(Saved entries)
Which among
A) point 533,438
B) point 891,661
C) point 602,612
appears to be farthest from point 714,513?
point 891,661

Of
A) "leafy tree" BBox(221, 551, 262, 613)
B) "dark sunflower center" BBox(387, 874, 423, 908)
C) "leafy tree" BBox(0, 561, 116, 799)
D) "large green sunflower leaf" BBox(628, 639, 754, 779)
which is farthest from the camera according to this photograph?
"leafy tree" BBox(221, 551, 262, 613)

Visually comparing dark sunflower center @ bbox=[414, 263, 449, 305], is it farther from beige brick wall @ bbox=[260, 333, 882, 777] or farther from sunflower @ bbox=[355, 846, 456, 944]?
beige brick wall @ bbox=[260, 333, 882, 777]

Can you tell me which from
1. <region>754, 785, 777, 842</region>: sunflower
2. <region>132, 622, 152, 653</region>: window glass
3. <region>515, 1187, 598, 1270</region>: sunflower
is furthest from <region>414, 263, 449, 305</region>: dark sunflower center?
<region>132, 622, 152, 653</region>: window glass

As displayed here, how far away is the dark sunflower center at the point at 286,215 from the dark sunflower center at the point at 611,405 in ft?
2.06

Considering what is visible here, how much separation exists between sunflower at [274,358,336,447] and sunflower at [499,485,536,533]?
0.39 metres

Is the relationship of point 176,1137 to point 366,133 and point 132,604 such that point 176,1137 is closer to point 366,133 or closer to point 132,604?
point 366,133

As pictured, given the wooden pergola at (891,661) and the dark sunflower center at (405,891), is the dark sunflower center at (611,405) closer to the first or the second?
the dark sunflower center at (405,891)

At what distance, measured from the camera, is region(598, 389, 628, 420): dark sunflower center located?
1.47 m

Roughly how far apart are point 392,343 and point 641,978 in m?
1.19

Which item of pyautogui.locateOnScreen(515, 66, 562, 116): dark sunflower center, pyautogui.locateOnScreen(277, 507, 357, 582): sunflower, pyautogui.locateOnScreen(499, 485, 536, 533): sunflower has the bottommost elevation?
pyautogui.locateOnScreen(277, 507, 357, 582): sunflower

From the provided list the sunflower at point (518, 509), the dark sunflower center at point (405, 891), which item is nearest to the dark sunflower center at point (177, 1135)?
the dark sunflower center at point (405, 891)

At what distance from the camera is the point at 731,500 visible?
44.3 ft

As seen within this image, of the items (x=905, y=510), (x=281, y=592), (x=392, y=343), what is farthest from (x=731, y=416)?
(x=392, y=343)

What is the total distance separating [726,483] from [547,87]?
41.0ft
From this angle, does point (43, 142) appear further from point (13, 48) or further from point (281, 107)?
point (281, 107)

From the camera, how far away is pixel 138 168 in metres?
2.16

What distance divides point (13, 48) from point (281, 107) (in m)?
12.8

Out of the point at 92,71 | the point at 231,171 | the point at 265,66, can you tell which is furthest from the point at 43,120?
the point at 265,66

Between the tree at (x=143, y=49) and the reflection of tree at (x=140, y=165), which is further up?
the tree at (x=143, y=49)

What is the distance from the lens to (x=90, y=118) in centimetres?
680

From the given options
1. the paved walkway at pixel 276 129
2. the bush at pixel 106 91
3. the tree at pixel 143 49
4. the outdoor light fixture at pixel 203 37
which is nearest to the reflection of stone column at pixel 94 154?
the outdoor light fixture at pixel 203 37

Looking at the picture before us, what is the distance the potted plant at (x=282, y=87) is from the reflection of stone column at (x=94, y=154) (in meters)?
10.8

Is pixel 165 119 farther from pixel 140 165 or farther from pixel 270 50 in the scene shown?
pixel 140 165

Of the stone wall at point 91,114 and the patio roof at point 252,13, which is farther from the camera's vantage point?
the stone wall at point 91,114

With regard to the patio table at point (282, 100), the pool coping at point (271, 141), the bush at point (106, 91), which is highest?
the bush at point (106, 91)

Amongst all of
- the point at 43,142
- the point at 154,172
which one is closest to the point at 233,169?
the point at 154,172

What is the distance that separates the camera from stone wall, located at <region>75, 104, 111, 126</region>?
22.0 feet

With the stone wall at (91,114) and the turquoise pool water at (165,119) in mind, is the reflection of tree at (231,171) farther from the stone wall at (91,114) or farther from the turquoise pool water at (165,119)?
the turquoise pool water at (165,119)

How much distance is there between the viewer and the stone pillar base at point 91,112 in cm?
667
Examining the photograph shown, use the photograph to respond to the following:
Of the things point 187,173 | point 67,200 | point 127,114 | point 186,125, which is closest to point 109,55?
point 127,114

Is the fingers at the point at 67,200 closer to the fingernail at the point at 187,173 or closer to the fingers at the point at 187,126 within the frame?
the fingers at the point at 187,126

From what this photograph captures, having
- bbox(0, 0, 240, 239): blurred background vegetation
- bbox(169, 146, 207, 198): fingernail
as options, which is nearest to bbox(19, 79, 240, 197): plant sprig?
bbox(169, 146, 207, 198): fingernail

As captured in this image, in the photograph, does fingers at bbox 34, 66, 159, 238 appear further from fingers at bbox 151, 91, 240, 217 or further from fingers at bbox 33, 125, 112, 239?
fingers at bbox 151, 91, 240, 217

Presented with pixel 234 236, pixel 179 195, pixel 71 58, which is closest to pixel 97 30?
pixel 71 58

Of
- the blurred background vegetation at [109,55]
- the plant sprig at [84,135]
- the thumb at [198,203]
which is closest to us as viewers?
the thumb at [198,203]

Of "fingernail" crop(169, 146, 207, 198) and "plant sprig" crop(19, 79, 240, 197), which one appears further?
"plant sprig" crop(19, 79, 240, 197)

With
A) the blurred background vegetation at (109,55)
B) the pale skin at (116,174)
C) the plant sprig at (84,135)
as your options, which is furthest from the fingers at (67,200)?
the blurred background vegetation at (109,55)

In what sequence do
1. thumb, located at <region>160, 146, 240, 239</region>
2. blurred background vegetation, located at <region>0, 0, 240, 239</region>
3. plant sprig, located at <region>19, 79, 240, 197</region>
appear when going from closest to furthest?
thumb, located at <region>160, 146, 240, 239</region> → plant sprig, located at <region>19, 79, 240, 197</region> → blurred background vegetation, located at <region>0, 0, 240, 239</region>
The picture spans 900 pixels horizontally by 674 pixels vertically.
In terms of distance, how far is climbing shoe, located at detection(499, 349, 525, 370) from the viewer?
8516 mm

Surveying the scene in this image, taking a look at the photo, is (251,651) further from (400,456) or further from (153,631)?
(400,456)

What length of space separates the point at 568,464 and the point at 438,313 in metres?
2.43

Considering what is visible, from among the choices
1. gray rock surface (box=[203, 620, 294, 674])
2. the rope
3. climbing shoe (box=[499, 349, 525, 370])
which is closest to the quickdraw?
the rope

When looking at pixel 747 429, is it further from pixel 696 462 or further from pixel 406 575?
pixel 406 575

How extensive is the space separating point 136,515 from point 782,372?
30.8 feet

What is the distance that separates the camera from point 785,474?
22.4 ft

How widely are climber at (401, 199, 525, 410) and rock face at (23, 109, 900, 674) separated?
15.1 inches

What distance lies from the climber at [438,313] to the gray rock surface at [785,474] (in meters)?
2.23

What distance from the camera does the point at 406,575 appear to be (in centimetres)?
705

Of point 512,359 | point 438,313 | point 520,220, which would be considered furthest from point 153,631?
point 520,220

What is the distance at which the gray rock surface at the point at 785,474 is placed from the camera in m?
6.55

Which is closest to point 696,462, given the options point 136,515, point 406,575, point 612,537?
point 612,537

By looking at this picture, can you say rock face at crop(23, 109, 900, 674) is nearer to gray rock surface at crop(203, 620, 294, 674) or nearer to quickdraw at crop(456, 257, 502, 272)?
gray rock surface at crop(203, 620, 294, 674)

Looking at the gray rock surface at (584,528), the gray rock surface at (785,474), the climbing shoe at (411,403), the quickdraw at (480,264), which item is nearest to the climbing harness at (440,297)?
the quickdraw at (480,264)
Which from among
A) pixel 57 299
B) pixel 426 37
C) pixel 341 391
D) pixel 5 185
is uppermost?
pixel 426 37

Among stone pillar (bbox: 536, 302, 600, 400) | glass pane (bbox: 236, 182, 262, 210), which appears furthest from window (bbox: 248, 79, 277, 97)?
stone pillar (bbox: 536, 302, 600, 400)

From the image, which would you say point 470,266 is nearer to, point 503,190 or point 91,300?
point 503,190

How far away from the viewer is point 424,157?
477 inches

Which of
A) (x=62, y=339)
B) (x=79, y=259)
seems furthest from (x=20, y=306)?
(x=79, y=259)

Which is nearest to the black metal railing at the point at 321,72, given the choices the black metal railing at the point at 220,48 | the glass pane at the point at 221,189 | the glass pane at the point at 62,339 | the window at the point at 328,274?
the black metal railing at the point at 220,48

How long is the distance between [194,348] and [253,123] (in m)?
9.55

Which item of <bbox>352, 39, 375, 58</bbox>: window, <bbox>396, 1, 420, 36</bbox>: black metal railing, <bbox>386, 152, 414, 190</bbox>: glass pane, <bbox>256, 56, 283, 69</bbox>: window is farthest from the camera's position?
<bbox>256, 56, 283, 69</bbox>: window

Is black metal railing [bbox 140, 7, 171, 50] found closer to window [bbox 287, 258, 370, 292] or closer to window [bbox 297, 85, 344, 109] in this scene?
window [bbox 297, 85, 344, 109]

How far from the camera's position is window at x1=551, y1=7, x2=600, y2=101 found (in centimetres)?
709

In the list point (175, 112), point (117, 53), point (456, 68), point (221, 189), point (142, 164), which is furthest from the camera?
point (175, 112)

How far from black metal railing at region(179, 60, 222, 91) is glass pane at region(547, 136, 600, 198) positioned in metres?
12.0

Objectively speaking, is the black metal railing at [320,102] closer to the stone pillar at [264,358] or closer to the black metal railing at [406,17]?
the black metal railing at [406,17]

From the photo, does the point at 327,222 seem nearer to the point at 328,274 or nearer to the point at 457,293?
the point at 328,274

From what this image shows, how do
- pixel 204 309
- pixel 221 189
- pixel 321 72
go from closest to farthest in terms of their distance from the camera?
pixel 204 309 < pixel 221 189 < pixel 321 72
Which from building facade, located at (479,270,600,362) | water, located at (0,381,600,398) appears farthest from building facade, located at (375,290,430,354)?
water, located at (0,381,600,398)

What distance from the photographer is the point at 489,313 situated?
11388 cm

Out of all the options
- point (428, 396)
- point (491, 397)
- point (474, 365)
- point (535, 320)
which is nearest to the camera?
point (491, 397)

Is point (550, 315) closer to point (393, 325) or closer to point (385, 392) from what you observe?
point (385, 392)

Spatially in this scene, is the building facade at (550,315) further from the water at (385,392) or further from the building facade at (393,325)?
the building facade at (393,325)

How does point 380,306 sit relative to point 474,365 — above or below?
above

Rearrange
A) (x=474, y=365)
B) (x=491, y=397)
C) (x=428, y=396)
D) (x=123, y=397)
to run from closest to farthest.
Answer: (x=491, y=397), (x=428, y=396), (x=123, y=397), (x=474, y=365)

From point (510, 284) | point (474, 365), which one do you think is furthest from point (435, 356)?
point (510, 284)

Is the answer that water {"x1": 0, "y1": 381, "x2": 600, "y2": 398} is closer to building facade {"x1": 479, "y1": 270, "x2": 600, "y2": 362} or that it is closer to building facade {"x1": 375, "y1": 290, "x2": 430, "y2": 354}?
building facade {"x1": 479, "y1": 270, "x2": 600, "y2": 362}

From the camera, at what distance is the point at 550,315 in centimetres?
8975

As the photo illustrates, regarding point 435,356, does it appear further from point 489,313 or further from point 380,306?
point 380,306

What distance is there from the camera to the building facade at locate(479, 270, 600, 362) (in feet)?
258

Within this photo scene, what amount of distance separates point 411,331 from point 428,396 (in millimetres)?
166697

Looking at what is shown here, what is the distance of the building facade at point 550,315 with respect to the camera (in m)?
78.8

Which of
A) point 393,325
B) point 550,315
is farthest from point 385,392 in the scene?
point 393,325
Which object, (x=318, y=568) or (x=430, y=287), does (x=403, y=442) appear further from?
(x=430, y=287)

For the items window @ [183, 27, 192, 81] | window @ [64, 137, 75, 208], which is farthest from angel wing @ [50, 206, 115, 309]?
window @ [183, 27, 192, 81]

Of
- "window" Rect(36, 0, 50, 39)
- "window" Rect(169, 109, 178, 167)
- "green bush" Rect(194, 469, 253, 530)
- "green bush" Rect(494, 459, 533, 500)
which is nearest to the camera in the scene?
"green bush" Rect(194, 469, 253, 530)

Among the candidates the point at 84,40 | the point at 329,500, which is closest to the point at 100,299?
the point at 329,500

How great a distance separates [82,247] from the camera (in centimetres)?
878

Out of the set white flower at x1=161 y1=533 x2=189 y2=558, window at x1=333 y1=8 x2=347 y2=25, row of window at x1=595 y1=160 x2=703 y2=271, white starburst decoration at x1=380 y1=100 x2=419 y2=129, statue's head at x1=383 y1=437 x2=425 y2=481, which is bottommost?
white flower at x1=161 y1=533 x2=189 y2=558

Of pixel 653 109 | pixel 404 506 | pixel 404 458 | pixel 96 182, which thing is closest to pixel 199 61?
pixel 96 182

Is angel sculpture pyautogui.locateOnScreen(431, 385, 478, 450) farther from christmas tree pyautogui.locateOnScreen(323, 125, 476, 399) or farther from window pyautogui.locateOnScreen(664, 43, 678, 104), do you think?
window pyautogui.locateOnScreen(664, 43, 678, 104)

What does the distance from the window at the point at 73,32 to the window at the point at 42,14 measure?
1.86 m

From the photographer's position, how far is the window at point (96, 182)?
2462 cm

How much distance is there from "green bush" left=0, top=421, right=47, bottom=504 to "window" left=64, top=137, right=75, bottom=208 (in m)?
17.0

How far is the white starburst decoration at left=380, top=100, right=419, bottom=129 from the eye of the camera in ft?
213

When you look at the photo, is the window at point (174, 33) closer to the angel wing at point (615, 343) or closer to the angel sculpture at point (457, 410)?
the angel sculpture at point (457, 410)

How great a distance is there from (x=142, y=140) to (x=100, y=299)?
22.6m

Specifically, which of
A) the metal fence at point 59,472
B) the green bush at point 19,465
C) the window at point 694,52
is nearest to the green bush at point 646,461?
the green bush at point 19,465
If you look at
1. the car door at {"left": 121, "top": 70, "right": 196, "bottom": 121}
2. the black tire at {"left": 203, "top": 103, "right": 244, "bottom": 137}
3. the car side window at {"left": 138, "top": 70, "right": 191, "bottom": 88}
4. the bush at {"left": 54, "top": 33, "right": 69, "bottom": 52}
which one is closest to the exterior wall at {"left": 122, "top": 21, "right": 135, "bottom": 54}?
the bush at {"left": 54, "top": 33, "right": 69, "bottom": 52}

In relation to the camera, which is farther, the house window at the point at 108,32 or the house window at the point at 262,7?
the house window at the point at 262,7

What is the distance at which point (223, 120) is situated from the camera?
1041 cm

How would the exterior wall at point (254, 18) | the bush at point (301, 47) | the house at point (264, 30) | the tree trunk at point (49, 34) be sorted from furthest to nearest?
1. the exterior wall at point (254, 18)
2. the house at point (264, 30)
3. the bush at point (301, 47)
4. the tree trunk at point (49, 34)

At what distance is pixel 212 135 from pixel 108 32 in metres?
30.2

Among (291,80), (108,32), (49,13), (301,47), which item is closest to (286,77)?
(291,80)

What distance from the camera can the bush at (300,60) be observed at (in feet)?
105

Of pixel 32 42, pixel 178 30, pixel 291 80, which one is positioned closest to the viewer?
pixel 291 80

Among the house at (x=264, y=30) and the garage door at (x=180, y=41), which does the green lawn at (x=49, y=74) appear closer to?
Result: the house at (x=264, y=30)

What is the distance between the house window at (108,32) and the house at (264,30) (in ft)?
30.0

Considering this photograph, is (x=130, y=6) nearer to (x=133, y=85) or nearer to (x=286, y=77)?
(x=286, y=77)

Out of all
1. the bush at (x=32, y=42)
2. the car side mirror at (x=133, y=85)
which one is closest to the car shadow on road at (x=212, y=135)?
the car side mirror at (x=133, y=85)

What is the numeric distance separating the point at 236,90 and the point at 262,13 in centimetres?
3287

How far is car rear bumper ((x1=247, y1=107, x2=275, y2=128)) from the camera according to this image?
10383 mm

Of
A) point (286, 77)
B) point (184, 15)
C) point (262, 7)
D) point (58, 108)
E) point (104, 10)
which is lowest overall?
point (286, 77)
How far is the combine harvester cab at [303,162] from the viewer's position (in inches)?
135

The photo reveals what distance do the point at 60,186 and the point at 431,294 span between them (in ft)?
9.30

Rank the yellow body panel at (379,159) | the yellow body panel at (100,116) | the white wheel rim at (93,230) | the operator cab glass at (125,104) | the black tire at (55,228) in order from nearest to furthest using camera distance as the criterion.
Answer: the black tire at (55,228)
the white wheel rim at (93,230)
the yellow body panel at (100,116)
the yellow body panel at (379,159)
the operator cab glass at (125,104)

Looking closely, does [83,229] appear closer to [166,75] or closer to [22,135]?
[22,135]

PROBLEM REQUIREMENTS ::
Could you write out the stretch from the line containing "Looking closely, does" through the end of the material again, substituting "nearer" for "closer" and leaving everything else unchanged?

SOLVED PROBLEM ::
Looking closely, does [83,229] appear nearer to [166,75] or nearer to [22,135]?
[22,135]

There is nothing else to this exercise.